Del lay very close. She set her head and one shoulder against mine, hooking ankle over ankle. And I recalled that I was man, not child; free, not slave. That’d I’d been neither child nor chula for years.
I remembered once telling Del, as we prepared to take ship out of Haziz, that there was nothing left for me in the South. In some ways, that was truth. In others, falsehood. There were things about the South I didn’t care for, things I might not be cognizant of had Del not come along, but there were other things that meant more than I expected. Maybe it was merely a matter of being familiar with such things, of finding ease in dealing with what I knew rather than challenging the unexpected; or maybe it was that I’d met and overcome the challenges I’d faced and did not wish to relegate them to insignificance.
Then again, maybe it was merely relief that I was alive to return home, after nearly dying in a foreign land.
I grinned abruptly. "You know, there is one thing I really miss about Skandi."
Del sounded drowsy. "Hmmmm?"
"The metri’s tiled bathing pool. And what we did in it."
"We can do that without the metri’s bathing pool. In fact, I think we have."
"Not like we did there."
"Is that all you think about?"
I yawned. "No. Just most of the time."
After a moment she said reflectively, "It would be nice to have a bathing pool like that."
"Umm-hmm."
"Maybe you can build one at Alimat."
"I think I have to rebuild Alimat itself before building a bathing pool."
"In the meantime…" But her voice trailed off.
"In the meantime?"
"You’ll have to make do with this." Whereupon she squirted the contents of a bota all over me.
The resultant activity was not even remotely similar to what we’d experienced mostly submerged in the metri’s big, warm bathing pool.

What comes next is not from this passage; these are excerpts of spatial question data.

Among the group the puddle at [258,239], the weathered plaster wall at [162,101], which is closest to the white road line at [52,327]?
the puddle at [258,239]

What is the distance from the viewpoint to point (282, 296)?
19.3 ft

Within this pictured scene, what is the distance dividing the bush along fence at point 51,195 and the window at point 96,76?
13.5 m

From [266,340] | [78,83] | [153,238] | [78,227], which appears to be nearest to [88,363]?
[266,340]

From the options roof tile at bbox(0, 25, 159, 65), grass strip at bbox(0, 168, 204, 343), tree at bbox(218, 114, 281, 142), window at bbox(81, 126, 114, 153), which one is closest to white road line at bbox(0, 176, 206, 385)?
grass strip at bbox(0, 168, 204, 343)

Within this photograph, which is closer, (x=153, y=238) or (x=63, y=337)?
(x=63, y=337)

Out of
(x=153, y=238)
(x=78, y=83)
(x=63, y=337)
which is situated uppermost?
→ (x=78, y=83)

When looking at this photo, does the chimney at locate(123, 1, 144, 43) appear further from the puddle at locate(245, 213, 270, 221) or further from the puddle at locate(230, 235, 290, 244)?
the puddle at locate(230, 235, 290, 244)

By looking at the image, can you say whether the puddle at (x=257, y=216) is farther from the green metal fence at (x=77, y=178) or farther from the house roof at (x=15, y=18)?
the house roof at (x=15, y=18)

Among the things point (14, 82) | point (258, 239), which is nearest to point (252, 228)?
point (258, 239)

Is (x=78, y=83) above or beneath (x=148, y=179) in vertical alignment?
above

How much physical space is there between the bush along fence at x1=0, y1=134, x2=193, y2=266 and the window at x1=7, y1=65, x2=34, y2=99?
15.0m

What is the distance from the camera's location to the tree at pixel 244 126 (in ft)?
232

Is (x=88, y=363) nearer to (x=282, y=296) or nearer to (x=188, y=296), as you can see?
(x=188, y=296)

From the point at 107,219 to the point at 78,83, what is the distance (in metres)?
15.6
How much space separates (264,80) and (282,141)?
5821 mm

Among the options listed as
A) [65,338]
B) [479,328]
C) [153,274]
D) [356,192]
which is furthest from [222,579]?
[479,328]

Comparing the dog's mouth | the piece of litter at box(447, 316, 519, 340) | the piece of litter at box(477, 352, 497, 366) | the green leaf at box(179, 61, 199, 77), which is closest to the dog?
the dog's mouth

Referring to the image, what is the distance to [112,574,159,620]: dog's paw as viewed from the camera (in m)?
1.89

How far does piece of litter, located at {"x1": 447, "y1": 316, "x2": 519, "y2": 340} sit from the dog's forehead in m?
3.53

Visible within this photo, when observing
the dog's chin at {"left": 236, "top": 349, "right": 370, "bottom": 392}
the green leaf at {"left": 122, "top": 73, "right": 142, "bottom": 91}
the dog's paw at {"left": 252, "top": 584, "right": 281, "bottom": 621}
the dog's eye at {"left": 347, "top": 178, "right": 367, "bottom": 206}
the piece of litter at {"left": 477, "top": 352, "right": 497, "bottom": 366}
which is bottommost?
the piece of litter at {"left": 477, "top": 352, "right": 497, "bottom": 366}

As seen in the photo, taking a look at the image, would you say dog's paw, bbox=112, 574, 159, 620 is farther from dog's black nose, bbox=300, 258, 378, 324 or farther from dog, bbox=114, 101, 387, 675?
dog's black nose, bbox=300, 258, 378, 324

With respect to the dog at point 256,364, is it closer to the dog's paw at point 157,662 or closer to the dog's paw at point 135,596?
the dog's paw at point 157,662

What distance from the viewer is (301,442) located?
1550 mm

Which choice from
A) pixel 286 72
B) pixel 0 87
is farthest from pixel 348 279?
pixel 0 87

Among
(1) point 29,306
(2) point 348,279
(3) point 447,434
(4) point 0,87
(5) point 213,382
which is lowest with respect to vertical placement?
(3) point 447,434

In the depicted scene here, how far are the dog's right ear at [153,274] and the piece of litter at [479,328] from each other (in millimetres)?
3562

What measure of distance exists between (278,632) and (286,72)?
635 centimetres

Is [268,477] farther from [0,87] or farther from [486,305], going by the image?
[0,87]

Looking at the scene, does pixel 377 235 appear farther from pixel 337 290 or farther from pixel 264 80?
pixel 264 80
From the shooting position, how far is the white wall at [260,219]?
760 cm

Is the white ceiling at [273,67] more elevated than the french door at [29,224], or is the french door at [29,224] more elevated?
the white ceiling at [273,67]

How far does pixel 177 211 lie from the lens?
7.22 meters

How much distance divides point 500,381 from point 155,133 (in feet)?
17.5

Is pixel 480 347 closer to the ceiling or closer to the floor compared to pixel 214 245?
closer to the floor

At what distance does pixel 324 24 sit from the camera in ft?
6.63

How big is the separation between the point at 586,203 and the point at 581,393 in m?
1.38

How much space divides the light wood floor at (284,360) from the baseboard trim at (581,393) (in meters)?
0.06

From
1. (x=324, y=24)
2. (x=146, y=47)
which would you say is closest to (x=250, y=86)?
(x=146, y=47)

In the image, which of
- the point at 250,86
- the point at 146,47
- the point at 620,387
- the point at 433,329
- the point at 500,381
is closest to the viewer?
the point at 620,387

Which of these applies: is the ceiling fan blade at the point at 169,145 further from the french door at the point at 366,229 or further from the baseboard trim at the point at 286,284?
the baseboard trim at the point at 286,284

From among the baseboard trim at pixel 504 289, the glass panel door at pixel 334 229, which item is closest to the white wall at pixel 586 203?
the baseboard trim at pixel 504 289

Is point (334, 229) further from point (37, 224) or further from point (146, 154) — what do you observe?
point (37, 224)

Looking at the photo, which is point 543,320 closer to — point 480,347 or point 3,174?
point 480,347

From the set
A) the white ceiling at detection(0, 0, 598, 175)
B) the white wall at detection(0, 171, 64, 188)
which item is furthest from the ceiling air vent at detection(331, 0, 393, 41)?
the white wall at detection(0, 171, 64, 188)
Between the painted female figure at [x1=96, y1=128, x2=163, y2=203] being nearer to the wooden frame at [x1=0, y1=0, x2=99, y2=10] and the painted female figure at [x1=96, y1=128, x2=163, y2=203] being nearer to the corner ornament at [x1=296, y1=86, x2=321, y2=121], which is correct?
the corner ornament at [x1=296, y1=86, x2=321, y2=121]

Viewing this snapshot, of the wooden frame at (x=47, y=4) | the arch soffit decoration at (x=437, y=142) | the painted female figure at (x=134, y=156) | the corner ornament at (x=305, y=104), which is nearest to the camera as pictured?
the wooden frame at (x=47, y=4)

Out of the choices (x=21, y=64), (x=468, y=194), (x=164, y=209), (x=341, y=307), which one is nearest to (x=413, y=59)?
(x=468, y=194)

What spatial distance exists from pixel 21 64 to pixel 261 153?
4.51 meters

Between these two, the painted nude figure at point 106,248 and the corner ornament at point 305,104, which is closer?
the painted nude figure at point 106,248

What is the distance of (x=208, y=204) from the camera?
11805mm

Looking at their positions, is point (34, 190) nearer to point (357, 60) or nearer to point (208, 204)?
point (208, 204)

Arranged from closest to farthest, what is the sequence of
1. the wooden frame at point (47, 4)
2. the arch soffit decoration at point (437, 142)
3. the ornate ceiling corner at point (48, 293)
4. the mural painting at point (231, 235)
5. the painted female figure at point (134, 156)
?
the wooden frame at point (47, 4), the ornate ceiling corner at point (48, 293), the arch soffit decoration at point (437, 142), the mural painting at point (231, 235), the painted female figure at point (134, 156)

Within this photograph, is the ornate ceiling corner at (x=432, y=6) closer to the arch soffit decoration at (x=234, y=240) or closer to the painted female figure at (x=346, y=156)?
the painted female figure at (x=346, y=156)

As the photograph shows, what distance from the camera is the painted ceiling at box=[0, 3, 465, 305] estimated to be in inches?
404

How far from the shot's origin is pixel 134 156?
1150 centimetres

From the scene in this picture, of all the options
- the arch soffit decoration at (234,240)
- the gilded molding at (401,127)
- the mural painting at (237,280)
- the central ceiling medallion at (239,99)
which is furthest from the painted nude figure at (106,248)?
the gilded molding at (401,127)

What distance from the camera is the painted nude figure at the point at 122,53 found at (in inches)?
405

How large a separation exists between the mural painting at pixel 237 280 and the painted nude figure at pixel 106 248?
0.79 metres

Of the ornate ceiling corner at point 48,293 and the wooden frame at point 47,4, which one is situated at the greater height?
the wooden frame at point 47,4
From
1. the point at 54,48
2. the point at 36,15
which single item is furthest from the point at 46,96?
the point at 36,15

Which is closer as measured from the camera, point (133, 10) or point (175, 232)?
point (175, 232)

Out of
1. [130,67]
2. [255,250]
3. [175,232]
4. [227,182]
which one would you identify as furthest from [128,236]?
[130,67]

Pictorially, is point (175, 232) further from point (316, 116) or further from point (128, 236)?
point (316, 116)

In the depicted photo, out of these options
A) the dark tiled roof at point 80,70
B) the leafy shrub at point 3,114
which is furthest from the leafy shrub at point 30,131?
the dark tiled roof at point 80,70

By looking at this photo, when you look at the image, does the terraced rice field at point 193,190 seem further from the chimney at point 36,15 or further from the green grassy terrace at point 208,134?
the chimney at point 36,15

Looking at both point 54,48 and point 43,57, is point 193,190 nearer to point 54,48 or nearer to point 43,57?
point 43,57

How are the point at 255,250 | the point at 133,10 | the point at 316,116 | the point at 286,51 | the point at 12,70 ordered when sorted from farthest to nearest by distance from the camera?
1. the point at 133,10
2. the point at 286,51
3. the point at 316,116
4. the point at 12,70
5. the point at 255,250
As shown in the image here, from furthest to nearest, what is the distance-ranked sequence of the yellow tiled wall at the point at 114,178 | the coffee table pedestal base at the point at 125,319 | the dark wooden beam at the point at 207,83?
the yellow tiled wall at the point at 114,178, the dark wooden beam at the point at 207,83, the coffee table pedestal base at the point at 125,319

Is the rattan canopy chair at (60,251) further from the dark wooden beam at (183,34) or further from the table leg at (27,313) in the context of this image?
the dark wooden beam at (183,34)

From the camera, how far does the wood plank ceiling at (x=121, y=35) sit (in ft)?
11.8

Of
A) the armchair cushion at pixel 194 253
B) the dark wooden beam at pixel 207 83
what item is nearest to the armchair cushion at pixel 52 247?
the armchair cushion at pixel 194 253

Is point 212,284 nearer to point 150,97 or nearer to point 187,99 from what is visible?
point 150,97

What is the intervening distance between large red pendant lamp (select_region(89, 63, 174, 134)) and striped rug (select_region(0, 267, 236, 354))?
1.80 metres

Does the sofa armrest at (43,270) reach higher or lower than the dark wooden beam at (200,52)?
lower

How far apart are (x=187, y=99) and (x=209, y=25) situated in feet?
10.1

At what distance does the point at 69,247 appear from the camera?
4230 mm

But it sufficed.
Oh, indeed.
FOUR
The balance of the journey to Julah was uneventful, save for the occasional uncharacteristic display of uncertainty by the stud when the white gelding looked at him. Del’s mount was a quiet, stolid kind of horse, content to plod along endlessly with his head bobbing hypnotically on the end of a lowered neck — though Del claimed he didn’t plod at all, but was the smoothest horse she’d ever ridden. I wasn’t certain I knew what that was anymore, since the stud had forgotten every gait except a sucked-up walk that put me in mind of a man with the runs, trying to hold it in until he found a latrine. When this gait resulted in him falling behind Del’s gelding, which happened frequently, he then broke into a jog to catch up and reassert his superiority. The gelding was unimpressed. So was I.